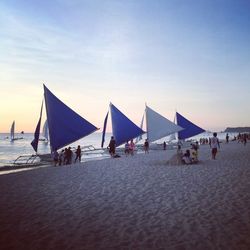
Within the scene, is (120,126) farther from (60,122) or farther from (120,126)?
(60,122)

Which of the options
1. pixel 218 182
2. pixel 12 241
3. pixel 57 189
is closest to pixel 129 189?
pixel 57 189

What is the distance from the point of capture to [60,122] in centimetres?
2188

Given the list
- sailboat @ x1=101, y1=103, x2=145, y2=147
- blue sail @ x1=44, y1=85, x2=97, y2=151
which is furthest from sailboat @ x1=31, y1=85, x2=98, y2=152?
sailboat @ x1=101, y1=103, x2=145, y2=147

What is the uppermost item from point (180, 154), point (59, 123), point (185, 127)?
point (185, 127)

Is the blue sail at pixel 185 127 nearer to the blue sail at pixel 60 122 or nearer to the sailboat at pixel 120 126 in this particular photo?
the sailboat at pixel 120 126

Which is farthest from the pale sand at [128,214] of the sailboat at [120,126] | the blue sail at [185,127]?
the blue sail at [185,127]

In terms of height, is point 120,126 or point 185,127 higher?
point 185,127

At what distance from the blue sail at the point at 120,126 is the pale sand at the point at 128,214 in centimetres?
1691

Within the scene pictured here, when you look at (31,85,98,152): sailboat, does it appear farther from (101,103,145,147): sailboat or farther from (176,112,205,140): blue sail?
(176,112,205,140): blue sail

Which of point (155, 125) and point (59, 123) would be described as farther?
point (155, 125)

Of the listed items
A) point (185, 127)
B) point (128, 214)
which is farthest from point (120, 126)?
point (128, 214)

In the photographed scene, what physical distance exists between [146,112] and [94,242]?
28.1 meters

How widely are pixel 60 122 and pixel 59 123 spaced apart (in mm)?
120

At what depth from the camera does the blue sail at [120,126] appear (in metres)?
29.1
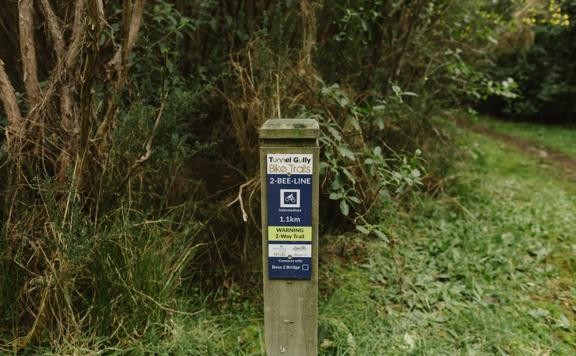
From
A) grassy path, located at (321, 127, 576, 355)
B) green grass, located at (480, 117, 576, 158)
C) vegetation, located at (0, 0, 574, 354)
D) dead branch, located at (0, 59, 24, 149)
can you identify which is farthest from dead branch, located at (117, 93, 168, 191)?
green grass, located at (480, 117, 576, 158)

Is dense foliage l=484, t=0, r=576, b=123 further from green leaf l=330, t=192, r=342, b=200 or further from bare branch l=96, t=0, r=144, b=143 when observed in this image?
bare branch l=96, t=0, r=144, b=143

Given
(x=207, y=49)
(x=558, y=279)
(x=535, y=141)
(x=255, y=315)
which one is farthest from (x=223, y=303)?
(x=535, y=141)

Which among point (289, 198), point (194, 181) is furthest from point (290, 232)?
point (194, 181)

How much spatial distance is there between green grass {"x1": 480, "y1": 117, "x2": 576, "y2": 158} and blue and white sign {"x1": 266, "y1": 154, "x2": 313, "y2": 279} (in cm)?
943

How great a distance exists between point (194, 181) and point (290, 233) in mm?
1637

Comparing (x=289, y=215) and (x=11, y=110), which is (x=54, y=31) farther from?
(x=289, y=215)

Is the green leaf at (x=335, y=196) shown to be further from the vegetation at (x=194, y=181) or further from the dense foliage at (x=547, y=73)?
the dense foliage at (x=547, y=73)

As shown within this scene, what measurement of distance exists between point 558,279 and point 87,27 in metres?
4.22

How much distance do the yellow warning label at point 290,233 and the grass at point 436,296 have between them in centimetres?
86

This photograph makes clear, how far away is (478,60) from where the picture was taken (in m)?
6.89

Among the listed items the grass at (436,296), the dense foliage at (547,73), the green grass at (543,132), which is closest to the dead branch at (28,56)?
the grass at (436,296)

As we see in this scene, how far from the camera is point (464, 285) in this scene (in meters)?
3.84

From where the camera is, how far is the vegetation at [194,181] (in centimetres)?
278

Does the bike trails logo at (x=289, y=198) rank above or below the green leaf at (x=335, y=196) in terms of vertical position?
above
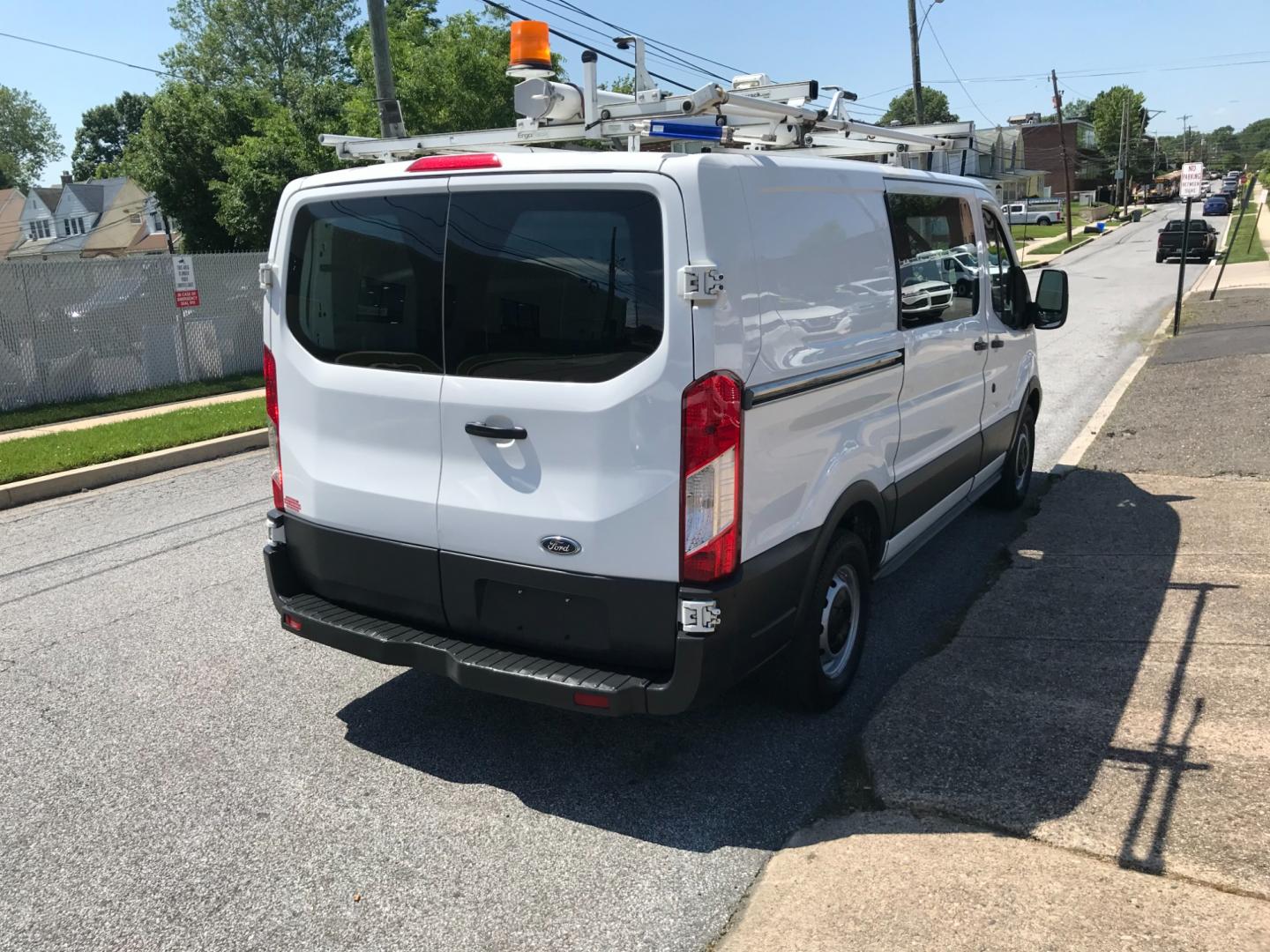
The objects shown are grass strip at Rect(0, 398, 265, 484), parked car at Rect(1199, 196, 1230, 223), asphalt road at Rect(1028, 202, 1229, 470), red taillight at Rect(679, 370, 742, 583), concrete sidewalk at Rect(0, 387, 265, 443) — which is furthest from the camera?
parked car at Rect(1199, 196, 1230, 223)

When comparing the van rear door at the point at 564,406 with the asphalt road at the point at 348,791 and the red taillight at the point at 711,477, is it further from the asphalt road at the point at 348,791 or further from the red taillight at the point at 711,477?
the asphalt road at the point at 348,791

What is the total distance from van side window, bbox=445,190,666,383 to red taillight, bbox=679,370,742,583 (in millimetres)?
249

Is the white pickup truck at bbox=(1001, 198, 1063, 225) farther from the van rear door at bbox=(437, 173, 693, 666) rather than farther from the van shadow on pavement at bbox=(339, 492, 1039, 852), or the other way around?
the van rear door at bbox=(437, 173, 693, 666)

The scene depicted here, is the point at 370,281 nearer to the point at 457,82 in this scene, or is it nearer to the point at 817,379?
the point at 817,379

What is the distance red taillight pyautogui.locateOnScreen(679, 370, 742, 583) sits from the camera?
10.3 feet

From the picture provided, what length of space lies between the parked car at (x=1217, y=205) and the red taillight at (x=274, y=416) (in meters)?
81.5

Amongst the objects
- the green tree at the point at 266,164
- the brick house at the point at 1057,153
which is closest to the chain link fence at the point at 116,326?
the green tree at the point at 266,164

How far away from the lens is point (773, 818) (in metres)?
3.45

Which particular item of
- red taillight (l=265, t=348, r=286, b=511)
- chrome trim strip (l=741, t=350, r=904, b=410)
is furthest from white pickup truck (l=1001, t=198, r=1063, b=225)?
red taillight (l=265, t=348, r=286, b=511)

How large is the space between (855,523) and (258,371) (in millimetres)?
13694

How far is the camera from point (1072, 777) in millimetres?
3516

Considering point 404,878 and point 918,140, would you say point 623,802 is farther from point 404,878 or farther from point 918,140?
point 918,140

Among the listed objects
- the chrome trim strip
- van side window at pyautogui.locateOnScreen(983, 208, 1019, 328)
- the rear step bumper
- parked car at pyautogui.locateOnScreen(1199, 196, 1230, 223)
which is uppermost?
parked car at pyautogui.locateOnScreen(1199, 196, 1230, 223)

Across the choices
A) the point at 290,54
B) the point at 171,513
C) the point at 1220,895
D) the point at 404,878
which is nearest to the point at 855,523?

● ● ●

Task to complete: Look above for the line containing "How far is the camera", then transcribe it and all lines after it through the last, exactly and with nothing else.

Worked solution:
How far is the camera from point (1072, 777) in millimetres?
3516

Considering point 404,878 and point 918,140, would you say point 623,802 is farther from point 404,878 or farther from point 918,140?
point 918,140

Among the listed objects
- the chrome trim strip
- van side window at pyautogui.locateOnScreen(983, 208, 1019, 328)
- the rear step bumper
- parked car at pyautogui.locateOnScreen(1199, 196, 1230, 223)
which is uppermost?
parked car at pyautogui.locateOnScreen(1199, 196, 1230, 223)

Across the choices
A) the point at 290,54
B) the point at 171,513
C) the point at 1220,895
D) the point at 404,878
which is nearest to the point at 855,523?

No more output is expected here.